Crohn’s is lifelong but manageable — early specialist care and modern medicines mean most people lead full working lives between flares.
Common questions
- What is the difference between Crohn's disease and ulcerative colitis?
- Both are inflammatory bowel disease (IBD). Crohn's can affect any part of the gut from mouth to anus with patchy full-thickness inflammation. Ulcerative colitis affects only the colon and rectum with continuous superficial inflammation. Crohn's more often causes fistulas, strictures, and malabsorption; colitis more often causes bloody diarrhoea confined to the large bowel.

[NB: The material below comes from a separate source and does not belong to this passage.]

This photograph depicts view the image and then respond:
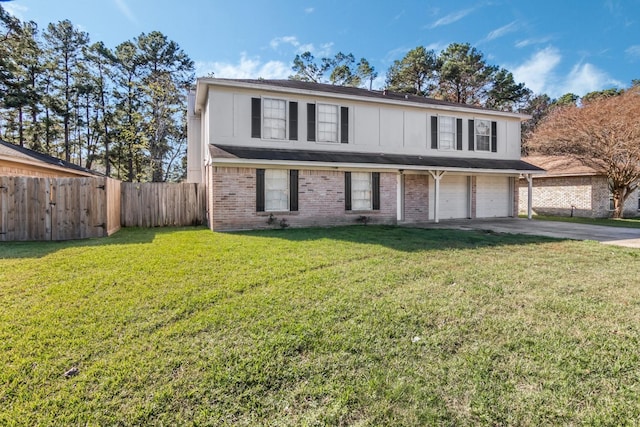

- What causes Crohn's disease?
- Unknown — combination of genetic susceptibility, immune system dysregulation, gut microbiome changes, and environmental triggers (smoking is the clearest modifiable risk). Not caused by diet or stress alone, though both affect symptoms.
- Is there a cure for Crohn's disease?
- No cure currently — treatment aims for long remission. Some people have years between flares. Surgery removes damaged sections but Crohn's can recur elsewhere. New biologic medicines have transformed outcomes for moderate-to-severe disease.
- What should I eat with Crohn's disease?
- No single diet cures Crohn's. During flares, low-fibre or liquid diets may ease symptoms — dietitian guidance helps. Exclusive enteral nutrition (liquid formula diet) induces remission in some children and adults. Identify personal trigger foods in remission; ensure adequate calories, protein, iron, B12, and vitamin D.
- Can stress cause a Crohn's flare?
- Stress does not cause Crohn's but can trigger or worsen flares in some people. Gut-brain axis is real — psychological support and stress management are part of care.